Press Releases

Balance of payments: September 2019

20/11/2019 - Press Releases

Current account

In September 2019, the current account showed a surplus of €887 million, up by €339 million year-on-year. This development is attributable to an improvement primarily in the services balance and secondarily in the balance of goods and the primary income account, which was partly offset by an increase in the deficit of the secondary income account.

The deficit of the balance of goods shrank by €82 million on account of a decrease in the deficit of the oil balance, which resulted exclusively from lower imports. Exports of goods excluding oil rose by 7.4% at current prices (8.3% at constant prices), while the corresponding imports increased by 6.2% at current prices (6.6 % at constant prices), resulting in the deterioration of the non-oil balance.

A rise of €299 million in the surplus of the services balance is exclusively attributable to higher net travel receipts, as the transport and the other services balances registered a deterioration. It should be noted that travel receipts increased by 16% and non-residents’ arrivals rose by 5% year-on-year.

The deficit of the primary income account decreased mainly on account of lower net interest, dividend and profit payments. Finally, the deficit of the secondary income account grew due to the deficit recorded in the balance of the other (excluding general government) sectors, as against a surplus in September 2018.

In the January-September 2019 period, the current account was almost balanced, while a €1.4 billion deficit was recorded in the same period of 2018. This development reflects mainly a rise in the services surplus and also an improvement in the primary and the secondary income accounts, which more than offset an increase in the deficit of the balance of goods.

A rise in the deficit of the balance of goods is due to the fact that imports increased more than exports in absolute terms. It should be noted that both exports and imports of goods have decelerated significantly year-on-year, chiefly on account of developments in the oil sector. However, non-oil exports registered a 4.6% increase at current prices (5.0% at constant prices) and the corresponding imports rose by 5.3% at current prices (5.2% at constant prices).
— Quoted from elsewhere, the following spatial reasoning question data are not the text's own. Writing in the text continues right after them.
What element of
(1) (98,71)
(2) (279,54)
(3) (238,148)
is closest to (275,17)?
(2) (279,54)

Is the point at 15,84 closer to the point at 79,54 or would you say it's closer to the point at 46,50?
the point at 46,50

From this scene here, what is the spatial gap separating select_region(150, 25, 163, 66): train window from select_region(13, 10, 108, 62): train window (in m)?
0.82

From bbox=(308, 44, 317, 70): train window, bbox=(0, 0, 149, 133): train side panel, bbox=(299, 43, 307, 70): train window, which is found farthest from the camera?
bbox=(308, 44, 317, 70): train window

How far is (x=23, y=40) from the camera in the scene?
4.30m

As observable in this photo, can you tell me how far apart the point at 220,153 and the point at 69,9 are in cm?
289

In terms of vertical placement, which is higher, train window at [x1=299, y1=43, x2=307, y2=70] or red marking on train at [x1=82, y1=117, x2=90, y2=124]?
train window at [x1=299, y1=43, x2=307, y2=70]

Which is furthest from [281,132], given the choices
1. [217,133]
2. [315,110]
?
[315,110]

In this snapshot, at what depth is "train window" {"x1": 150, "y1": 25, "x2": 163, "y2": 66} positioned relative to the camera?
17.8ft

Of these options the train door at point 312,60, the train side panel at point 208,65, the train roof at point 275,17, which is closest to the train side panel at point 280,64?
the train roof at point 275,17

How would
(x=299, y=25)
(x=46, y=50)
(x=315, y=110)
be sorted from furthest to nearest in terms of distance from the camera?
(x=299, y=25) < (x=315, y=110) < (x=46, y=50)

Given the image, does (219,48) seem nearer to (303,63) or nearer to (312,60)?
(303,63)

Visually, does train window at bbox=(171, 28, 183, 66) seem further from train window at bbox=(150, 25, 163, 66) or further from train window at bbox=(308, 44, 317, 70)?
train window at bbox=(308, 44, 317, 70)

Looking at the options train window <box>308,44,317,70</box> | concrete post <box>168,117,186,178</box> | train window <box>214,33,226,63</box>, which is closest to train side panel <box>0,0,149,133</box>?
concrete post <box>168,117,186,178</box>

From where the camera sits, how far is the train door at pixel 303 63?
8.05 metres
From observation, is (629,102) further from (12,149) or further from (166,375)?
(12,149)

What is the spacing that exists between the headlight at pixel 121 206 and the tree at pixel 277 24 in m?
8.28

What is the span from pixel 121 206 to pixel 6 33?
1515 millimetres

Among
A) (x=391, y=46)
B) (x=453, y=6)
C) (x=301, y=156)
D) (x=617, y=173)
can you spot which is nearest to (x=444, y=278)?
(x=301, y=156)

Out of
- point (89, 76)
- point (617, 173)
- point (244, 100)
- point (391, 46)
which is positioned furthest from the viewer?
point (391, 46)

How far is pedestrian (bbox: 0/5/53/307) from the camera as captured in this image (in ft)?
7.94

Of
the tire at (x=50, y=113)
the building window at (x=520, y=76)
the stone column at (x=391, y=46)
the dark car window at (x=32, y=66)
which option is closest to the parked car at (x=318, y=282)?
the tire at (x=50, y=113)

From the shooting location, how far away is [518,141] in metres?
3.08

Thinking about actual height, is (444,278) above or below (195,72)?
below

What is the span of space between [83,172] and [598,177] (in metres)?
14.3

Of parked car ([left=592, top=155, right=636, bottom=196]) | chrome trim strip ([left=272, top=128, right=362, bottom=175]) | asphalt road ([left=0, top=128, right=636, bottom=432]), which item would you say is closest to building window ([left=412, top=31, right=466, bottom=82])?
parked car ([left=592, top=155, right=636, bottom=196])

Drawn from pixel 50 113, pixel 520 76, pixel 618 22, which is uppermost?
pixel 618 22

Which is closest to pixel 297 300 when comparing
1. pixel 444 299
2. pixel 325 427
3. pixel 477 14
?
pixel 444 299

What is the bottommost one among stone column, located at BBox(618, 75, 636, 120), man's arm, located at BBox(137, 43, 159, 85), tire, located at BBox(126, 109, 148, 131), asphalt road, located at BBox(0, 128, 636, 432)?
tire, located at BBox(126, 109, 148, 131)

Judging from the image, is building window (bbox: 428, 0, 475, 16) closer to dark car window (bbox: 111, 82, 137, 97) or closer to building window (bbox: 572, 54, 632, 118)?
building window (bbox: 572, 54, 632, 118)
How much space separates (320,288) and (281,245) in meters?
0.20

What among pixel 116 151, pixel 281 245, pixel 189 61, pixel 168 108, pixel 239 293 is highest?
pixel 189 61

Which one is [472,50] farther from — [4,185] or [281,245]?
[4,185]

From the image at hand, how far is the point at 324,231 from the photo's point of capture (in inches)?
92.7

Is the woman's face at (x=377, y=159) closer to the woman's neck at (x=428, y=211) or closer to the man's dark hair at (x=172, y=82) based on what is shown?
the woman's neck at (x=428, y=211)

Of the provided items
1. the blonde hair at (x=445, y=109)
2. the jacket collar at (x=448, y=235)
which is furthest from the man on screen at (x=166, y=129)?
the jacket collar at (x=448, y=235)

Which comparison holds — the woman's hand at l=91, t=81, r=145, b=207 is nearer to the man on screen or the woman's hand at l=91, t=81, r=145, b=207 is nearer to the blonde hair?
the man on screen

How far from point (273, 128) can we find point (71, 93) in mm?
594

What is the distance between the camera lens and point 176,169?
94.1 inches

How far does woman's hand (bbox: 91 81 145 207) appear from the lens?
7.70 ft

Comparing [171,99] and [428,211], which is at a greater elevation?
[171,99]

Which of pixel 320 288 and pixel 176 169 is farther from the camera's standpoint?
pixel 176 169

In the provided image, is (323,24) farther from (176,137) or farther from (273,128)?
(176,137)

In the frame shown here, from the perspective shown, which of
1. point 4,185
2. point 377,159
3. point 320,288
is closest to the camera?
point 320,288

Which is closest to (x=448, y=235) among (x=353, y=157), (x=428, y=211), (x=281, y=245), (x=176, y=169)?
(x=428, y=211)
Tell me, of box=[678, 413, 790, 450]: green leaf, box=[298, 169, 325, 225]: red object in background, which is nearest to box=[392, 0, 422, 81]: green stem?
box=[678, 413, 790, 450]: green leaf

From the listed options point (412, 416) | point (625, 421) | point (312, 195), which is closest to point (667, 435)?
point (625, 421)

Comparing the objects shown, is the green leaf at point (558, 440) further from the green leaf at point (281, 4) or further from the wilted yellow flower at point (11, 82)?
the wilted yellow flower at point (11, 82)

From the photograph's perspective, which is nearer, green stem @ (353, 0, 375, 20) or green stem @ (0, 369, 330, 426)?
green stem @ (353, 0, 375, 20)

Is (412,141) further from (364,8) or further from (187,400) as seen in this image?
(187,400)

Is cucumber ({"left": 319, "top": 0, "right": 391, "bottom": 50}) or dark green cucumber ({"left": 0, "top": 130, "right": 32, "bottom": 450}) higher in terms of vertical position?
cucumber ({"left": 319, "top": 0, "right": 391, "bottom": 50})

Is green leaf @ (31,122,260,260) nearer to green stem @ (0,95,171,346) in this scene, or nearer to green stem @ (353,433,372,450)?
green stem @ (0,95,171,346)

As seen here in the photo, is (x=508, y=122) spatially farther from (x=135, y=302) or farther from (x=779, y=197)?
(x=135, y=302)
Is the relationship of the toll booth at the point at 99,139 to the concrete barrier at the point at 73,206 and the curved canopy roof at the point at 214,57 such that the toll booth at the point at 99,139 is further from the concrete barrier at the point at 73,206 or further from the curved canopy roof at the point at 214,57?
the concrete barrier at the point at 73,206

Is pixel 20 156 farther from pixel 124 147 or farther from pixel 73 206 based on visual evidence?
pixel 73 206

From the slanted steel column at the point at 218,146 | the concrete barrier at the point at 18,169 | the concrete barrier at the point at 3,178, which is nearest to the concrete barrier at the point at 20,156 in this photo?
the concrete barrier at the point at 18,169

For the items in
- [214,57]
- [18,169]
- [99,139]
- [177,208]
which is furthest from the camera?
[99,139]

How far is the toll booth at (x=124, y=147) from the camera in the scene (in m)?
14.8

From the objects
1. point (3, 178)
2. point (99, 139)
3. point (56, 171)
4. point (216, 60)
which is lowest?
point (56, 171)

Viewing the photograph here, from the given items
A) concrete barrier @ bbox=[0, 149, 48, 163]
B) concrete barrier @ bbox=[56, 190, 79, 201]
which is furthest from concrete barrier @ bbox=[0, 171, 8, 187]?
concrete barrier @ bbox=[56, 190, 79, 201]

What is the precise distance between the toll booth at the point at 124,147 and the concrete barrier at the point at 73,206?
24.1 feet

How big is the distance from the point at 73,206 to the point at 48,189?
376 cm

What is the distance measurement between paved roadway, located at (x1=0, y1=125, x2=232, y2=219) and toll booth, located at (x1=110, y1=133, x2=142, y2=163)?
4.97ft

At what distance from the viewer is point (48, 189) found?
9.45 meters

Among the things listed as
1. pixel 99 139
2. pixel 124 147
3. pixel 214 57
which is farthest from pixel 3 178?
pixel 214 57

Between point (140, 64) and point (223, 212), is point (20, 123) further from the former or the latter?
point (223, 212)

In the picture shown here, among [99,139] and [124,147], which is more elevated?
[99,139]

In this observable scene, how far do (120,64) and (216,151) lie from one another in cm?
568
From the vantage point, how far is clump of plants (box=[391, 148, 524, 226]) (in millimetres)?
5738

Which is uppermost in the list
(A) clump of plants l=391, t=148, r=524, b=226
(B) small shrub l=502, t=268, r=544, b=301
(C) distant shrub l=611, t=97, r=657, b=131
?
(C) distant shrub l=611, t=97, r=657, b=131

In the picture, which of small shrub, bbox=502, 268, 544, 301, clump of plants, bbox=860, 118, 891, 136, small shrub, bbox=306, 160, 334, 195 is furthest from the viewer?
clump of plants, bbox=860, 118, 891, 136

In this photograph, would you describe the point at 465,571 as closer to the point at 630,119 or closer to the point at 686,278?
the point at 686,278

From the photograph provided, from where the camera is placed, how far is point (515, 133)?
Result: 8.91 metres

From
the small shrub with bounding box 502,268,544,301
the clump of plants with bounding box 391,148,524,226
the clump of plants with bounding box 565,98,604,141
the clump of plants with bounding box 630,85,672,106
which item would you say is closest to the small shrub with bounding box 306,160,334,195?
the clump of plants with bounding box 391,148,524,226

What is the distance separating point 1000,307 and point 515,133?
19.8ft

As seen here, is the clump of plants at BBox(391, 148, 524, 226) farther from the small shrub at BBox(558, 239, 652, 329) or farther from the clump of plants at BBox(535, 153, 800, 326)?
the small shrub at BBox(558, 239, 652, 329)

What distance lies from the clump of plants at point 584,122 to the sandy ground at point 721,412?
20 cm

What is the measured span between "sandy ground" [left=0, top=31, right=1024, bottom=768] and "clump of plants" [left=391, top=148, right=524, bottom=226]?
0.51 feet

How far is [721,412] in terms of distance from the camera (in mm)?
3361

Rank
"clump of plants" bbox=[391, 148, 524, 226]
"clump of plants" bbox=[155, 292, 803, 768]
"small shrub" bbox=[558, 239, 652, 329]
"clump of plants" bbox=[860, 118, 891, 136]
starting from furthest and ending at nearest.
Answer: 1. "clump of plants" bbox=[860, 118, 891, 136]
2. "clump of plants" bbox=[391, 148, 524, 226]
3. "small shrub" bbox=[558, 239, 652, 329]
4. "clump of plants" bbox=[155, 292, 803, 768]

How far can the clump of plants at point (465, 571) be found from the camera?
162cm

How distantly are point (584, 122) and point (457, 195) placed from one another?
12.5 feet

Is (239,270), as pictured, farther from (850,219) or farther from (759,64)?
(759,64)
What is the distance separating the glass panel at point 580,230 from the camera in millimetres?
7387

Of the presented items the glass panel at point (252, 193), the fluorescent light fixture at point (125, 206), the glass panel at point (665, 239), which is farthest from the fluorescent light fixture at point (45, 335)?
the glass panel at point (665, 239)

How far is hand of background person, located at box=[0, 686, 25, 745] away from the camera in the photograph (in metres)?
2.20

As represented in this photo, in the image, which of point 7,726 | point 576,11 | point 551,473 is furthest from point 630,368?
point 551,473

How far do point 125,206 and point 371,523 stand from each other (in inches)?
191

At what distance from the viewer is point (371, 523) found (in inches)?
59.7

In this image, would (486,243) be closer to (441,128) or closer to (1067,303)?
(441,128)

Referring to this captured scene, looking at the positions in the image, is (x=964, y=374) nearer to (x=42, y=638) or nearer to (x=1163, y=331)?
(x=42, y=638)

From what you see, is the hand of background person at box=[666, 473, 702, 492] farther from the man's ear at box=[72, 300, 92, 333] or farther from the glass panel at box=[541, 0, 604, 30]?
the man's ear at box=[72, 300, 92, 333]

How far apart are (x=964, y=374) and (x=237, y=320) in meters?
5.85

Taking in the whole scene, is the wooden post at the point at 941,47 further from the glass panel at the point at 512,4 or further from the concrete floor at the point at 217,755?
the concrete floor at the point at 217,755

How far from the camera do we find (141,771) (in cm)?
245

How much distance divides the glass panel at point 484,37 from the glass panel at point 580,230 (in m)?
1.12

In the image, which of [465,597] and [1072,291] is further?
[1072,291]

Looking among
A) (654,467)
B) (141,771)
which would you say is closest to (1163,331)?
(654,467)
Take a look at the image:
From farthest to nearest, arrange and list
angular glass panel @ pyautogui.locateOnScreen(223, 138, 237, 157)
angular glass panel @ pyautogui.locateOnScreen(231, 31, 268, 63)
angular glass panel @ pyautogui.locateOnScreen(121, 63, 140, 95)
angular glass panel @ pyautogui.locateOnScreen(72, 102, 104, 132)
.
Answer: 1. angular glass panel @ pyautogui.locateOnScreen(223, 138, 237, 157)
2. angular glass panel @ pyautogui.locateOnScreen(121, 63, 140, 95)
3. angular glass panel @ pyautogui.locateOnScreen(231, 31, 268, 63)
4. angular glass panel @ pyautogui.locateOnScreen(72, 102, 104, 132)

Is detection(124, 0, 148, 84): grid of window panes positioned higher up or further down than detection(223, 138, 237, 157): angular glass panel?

A rise in the surplus of the services balance is due to an improvement primarily in the travel balance and secondarily in the transport and other services balance. Travel receipts and non-residents’ arrivals increased by 14% and 3.8% year-on-year respectively. In addition, transport (mainly sea transport) receipts rose by 5.5%.

 

Capital account

In September 2019, the deficit of the capital account declined and stood at €48 million, while in the January-September 2019 period, the surplus of the capital account grew by €48 million year-on-year.

 

Combined current and capital account

In September 2019, the combined current and capital account (corresponding to the economy’s external financing requirements) showed a surplus of €839 million, up by €408 million year-on-year. In the January-September 2019 period, the combined current and capital account recorded a surplus of €190 million, against a deficit of €1.2 billion in the same period of 2018.

 

Financial account

In September 2019, under direct investment, residents’ net external assets registered an increase of €132 million, while residents’ net external liabilities (stemming from non-residents’ direct investment in Greece) registered a rise of €101 million, without any remarkable transactions.

Under portfolio investment, a net increase in residents’ external assets is attributable to a rise of €23 billion in their holdings of foreign bonds and Treasury bills (loan securitisation). A net decrease in their liabilities is almost entirely attributable to a drop of €340 million in non-residents’ holdings of Greek government bonds and Treasury bills.

Under other investment, a net decrease in residents’ external assets is attributable to a decline of €1.6 billion in residents’ deposit and repo holdings abroad and the statistical adjustment (of €1.2 billion) related to holdings of euro banknotes. A net increase in their liabilities reflects a rise of €22.2 billion in non-residents’ deposit and repo holdings in Greece (including the TARGET account, as well as loan securitisation).

In the January-September 2019 period, under direct investment, residents’ net external assets increased by €273 million and their net external liabilities rose by €2.6 billion.

Under portfolio investment, a net increase in residents’ external assets is due to a rise of €24.5 billion in residents’ holdings of foreign bonds and Treasury bills. A net increase in their liabilities is accounted for by a rise of €4.0 billion in non-residents’ holdings of Greek government bonds and Treasury bills.

Under other investment, a net increase in residents’ external assets is chiefly attributable to the statistical adjustment (of €3.9 billion) related to holdings of euro banknotes, which was partially offset by a decrease of €3.5 billion in residents’ deposit and repo holdings abroad. A net increase in their liabilities reflects mainly a rise of €20.7 billion in non-residents’ deposit and repo holdings in Greece (the TARGET account included).

At end-September 2019, Greece’s reserve assets stood at €7.5 billion, compared with €6.2 billion at end-September 2018.

 

Note: Balance of payments statistics for October 2019 will be released on 20 December 2019.